* [INSTRUCTIONS FOR THE TASK]: Copy every line of the records below verbatim, omitting the pictures.

* [PROVIDED RECORDS]:
★ ★ ★ ★ ★ ★ ★

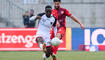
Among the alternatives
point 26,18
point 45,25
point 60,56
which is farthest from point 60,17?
point 26,18

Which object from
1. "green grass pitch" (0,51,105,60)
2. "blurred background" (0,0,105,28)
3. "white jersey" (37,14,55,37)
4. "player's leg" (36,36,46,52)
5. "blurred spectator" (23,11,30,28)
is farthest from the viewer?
"blurred background" (0,0,105,28)

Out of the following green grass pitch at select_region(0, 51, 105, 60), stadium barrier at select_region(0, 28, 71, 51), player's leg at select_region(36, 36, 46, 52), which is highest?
player's leg at select_region(36, 36, 46, 52)

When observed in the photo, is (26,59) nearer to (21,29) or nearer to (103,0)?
(21,29)

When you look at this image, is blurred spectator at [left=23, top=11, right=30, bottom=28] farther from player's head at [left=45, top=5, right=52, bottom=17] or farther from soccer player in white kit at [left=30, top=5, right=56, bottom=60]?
player's head at [left=45, top=5, right=52, bottom=17]

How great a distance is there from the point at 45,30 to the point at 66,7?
A: 37.9 ft

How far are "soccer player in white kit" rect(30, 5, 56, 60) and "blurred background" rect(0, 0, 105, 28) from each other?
10.3 metres

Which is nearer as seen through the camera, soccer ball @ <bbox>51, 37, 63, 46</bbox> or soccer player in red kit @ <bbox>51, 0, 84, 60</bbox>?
soccer ball @ <bbox>51, 37, 63, 46</bbox>

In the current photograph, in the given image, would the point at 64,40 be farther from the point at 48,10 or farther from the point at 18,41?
the point at 48,10

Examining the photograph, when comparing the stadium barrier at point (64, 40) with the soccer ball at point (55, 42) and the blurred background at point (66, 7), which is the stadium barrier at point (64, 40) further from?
the soccer ball at point (55, 42)

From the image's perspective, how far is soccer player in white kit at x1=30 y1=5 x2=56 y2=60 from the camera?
10320 millimetres

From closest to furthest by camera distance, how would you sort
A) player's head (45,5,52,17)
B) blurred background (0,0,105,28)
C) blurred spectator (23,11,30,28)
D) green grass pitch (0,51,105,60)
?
player's head (45,5,52,17), green grass pitch (0,51,105,60), blurred spectator (23,11,30,28), blurred background (0,0,105,28)

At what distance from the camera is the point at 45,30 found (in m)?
10.6

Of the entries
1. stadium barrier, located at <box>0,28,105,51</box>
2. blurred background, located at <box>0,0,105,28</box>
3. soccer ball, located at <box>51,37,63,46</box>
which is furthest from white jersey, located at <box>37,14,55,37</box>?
blurred background, located at <box>0,0,105,28</box>

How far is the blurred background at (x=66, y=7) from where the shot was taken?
21234 mm
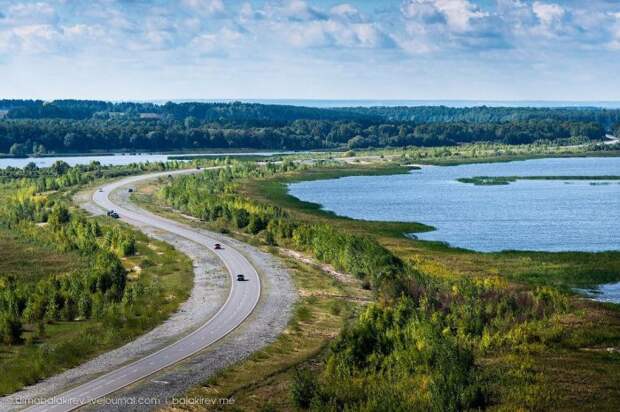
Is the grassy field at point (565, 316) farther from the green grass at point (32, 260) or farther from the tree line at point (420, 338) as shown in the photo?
the green grass at point (32, 260)

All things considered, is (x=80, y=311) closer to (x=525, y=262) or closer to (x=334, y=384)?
(x=334, y=384)

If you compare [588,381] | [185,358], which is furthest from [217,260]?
[588,381]

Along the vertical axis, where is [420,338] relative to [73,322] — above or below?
above

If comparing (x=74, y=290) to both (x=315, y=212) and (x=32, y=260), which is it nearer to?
(x=32, y=260)

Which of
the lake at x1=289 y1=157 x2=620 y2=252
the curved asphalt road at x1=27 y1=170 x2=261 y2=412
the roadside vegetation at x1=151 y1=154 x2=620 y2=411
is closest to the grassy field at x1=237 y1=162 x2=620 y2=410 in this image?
the roadside vegetation at x1=151 y1=154 x2=620 y2=411

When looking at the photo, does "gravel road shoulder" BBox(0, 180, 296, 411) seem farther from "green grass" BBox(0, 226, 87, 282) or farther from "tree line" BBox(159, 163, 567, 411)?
"green grass" BBox(0, 226, 87, 282)

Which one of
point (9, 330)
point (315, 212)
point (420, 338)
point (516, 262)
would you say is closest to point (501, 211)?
point (315, 212)
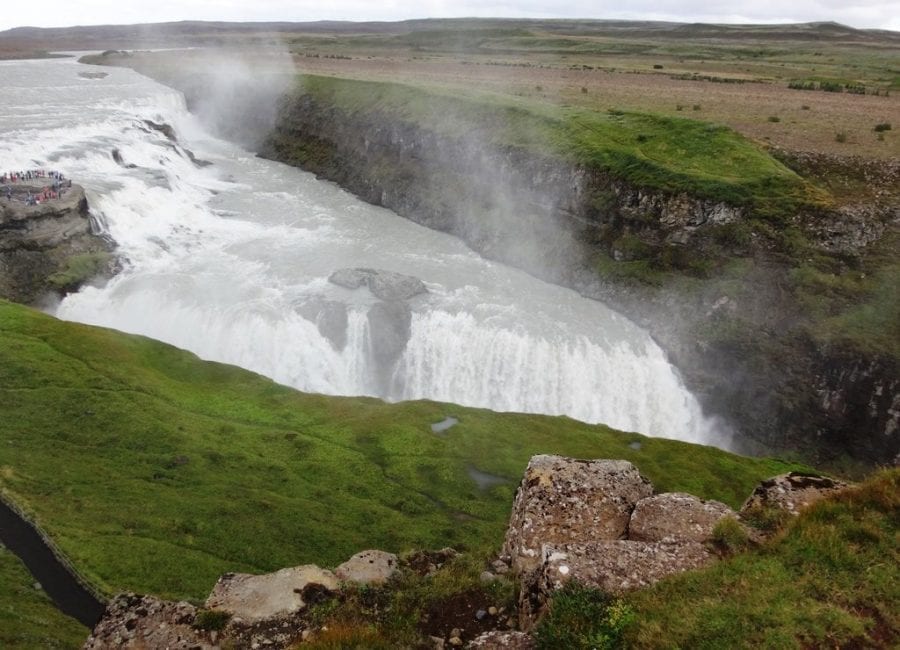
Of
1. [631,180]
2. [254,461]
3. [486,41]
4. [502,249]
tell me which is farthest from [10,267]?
[486,41]

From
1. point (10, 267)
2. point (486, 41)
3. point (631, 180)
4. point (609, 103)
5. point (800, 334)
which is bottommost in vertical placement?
point (800, 334)

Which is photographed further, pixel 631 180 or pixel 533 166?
pixel 533 166

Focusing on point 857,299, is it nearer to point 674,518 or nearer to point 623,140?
point 623,140

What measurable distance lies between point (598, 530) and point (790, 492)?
433 cm

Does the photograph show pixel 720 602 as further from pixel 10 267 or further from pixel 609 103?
pixel 609 103

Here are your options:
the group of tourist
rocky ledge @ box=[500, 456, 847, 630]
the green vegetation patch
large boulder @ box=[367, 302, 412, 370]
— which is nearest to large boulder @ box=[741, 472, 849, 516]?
rocky ledge @ box=[500, 456, 847, 630]

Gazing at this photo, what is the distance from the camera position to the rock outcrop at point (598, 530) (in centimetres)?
1135

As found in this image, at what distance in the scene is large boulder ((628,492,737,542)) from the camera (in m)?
13.6

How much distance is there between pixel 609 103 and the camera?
70.9m

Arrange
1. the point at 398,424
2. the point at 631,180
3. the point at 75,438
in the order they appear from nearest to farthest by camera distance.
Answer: the point at 75,438, the point at 398,424, the point at 631,180

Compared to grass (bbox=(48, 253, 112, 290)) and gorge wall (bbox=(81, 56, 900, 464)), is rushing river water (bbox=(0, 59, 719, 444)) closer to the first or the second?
grass (bbox=(48, 253, 112, 290))

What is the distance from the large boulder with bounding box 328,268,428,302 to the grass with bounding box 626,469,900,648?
3370 centimetres

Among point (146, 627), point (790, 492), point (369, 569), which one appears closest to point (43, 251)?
point (146, 627)

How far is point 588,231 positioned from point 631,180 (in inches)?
214
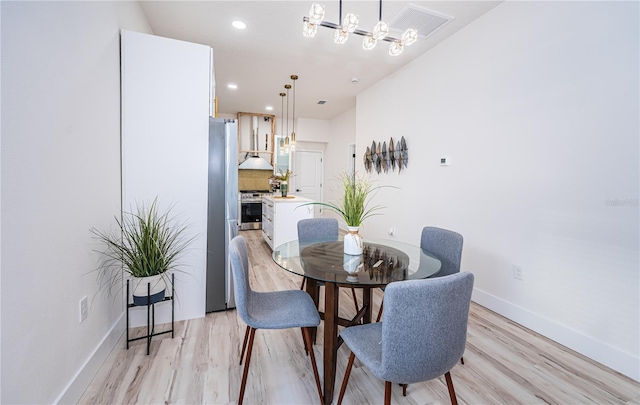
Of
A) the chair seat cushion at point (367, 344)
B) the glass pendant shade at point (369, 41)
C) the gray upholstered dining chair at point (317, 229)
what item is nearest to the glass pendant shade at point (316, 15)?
the glass pendant shade at point (369, 41)

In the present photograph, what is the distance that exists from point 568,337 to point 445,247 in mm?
1160

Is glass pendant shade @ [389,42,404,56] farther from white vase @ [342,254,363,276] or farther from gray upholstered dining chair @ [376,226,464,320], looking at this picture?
white vase @ [342,254,363,276]

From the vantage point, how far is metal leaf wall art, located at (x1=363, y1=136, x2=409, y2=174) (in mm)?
3842

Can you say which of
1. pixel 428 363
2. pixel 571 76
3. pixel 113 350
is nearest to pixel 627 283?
pixel 571 76

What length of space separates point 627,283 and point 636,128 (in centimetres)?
101

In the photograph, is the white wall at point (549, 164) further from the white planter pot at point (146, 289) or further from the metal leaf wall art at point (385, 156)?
the white planter pot at point (146, 289)

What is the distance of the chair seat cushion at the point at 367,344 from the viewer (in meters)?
1.14

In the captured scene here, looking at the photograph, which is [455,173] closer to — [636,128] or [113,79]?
[636,128]

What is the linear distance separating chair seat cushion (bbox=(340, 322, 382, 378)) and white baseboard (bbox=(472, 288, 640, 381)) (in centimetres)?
173

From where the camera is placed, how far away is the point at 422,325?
1020 mm

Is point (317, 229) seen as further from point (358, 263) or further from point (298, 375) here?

★ ★ ★ ★ ★ ★ ★

* [RESULT OF THE TASK]:
Among the alternatives
point 26,18
point 45,25
point 60,56
which is farthest from point 60,17?
point 26,18

Which object from
1. "green grass pitch" (0,51,105,60)
2. "blurred background" (0,0,105,28)
3. "white jersey" (37,14,55,37)
4. "player's leg" (36,36,46,52)
5. "blurred spectator" (23,11,30,28)
is farthest from the viewer?
"blurred background" (0,0,105,28)

Out of the following green grass pitch at select_region(0, 51, 105, 60), stadium barrier at select_region(0, 28, 71, 51), player's leg at select_region(36, 36, 46, 52), which is highest?
player's leg at select_region(36, 36, 46, 52)

When observed in the photo, is (26,59) nearer to (21,29) or nearer to (103,0)?
(21,29)

When you look at this image, is blurred spectator at [left=23, top=11, right=30, bottom=28] farther from player's head at [left=45, top=5, right=52, bottom=17] or farther from soccer player in white kit at [left=30, top=5, right=56, bottom=60]?
player's head at [left=45, top=5, right=52, bottom=17]

How great a distance is there from the point at 45,30 to the point at 66,7?
A: 37.9 ft

How far are "soccer player in white kit" rect(30, 5, 56, 60) and "blurred background" rect(0, 0, 105, 28) from each other?
10.3 metres

Which is nearer as seen through the camera, soccer ball @ <bbox>51, 37, 63, 46</bbox> or soccer player in red kit @ <bbox>51, 0, 84, 60</bbox>?
soccer ball @ <bbox>51, 37, 63, 46</bbox>

In the current photograph, in the given image, would the point at 64,40 be farther from the point at 48,10 or farther from the point at 18,41?
the point at 48,10

Examining the photograph, when comparing the stadium barrier at point (64, 40) with the soccer ball at point (55, 42) and the blurred background at point (66, 7), which is the stadium barrier at point (64, 40) further from?
the soccer ball at point (55, 42)

From the image's perspective, how far is soccer player in white kit at x1=30 y1=5 x2=56 y2=60 from the camera?
10320 millimetres

From closest to furthest by camera distance, how would you sort
A) player's head (45,5,52,17)
B) blurred background (0,0,105,28)
C) blurred spectator (23,11,30,28)
D) green grass pitch (0,51,105,60)
?
player's head (45,5,52,17), green grass pitch (0,51,105,60), blurred spectator (23,11,30,28), blurred background (0,0,105,28)

At what distance from the camera is the point at 45,30 found (in m)?
10.6

Of the entries
1. stadium barrier, located at <box>0,28,105,51</box>
2. blurred background, located at <box>0,0,105,28</box>
3. soccer ball, located at <box>51,37,63,46</box>
which is furthest from white jersey, located at <box>37,14,55,37</box>?
blurred background, located at <box>0,0,105,28</box>

How far is the blurred background at (x=66, y=7) from where the shot was taken?
21234 mm
Is the grassy field at point (565, 316) farther from the green grass at point (32, 260) or farther from the tree line at point (420, 338) as shown in the photo?
the green grass at point (32, 260)

All things considered, is (x=80, y=311) closer to (x=525, y=262) or closer to (x=334, y=384)?
(x=334, y=384)

If you compare [588,381] | [185,358], which is furthest from [217,260]?
[588,381]

Along the vertical axis, where is [420,338] relative to [73,322] — above or below?
above

If comparing (x=74, y=290) to both (x=315, y=212) and (x=32, y=260), which is it nearer to?
(x=32, y=260)

Which of
the lake at x1=289 y1=157 x2=620 y2=252
the curved asphalt road at x1=27 y1=170 x2=261 y2=412
the roadside vegetation at x1=151 y1=154 x2=620 y2=411
is closest to the grassy field at x1=237 y1=162 x2=620 y2=410 in this image?
the roadside vegetation at x1=151 y1=154 x2=620 y2=411

When looking at the photo, does "gravel road shoulder" BBox(0, 180, 296, 411) seem farther from "green grass" BBox(0, 226, 87, 282) or farther from "tree line" BBox(159, 163, 567, 411)?
"green grass" BBox(0, 226, 87, 282)

Which one of
point (9, 330)
point (315, 212)
point (420, 338)
point (516, 262)
would you say is closest to point (501, 211)?
point (315, 212)
Of
1. [631,180]
2. [254,461]
3. [486,41]
4. [502,249]
tell me which is farthest from [10,267]?
[486,41]

From
1. point (10, 267)
2. point (486, 41)
3. point (631, 180)
4. point (609, 103)
5. point (800, 334)
which is bottommost in vertical placement?
point (800, 334)

Which is photographed further, pixel 631 180 or pixel 533 166?
pixel 533 166

Focusing on point 857,299, is it nearer to point 674,518 or nearer to point 623,140?
point 623,140

What measurable distance lies between point (598, 530) and point (790, 492)?
433 cm

Does the photograph show pixel 720 602 as further from pixel 10 267 or further from pixel 609 103?
pixel 609 103

Here are your options:
the group of tourist
rocky ledge @ box=[500, 456, 847, 630]
the green vegetation patch
large boulder @ box=[367, 302, 412, 370]
— which is nearest to large boulder @ box=[741, 472, 849, 516]?
rocky ledge @ box=[500, 456, 847, 630]

Gazing at this photo, what is the distance from the camera position to the rock outcrop at point (598, 530) (in centimetres)?
1135

As found in this image, at what distance in the scene is large boulder ((628,492,737,542)) from the camera (in m)?
13.6

How much distance is there between pixel 609 103 and the camera?
70.9m

Arrange
1. the point at 398,424
2. the point at 631,180
3. the point at 75,438
in the order they appear from nearest to farthest by camera distance.
Answer: the point at 75,438, the point at 398,424, the point at 631,180

Compared to grass (bbox=(48, 253, 112, 290)) and gorge wall (bbox=(81, 56, 900, 464)), is rushing river water (bbox=(0, 59, 719, 444)) closer to the first or the second?
grass (bbox=(48, 253, 112, 290))

What is the distance from the large boulder with bounding box 328,268,428,302 to the grass with bounding box 626,469,900,648?
3370 centimetres

Among point (146, 627), point (790, 492), point (369, 569), which one appears closest to point (43, 251)?
point (146, 627)

How far is point 588,231 positioned from point 631,180 (in inches)?
214
Of
A) the chair seat cushion at point (367, 344)
B) the glass pendant shade at point (369, 41)
C) the gray upholstered dining chair at point (317, 229)
what item is nearest to the glass pendant shade at point (316, 15)?
the glass pendant shade at point (369, 41)

In the present photograph, what is the distance that exists from point 568,337 to point 445,247 in mm?
1160

Is glass pendant shade @ [389,42,404,56] farther from white vase @ [342,254,363,276] or farther from gray upholstered dining chair @ [376,226,464,320], looking at this picture?
white vase @ [342,254,363,276]

From the vantage point, how far is metal leaf wall art, located at (x1=363, y1=136, x2=409, y2=174) (in mm)?
3842

Can you say which of
1. pixel 428 363
2. pixel 571 76
3. pixel 113 350
is nearest to pixel 627 283?
pixel 571 76

What length of space separates point 627,283 and point 636,128 (in centimetres)?
101

In the photograph, is the white wall at point (549, 164) further from the white planter pot at point (146, 289) or further from the metal leaf wall art at point (385, 156)?
the white planter pot at point (146, 289)

What is the distance of the chair seat cushion at the point at 367,344 from the viewer (in meters)?
1.14

In the captured scene here, looking at the photograph, which is [455,173] closer to — [636,128] or [113,79]?
[636,128]

What is the linear distance separating chair seat cushion (bbox=(340, 322, 382, 378)) and white baseboard (bbox=(472, 288, 640, 381)) (in centimetres)?
173

From where the camera is placed, how far away is the point at 422,325?
1020 mm

Is point (317, 229) seen as further from point (358, 263) or further from point (298, 375) here?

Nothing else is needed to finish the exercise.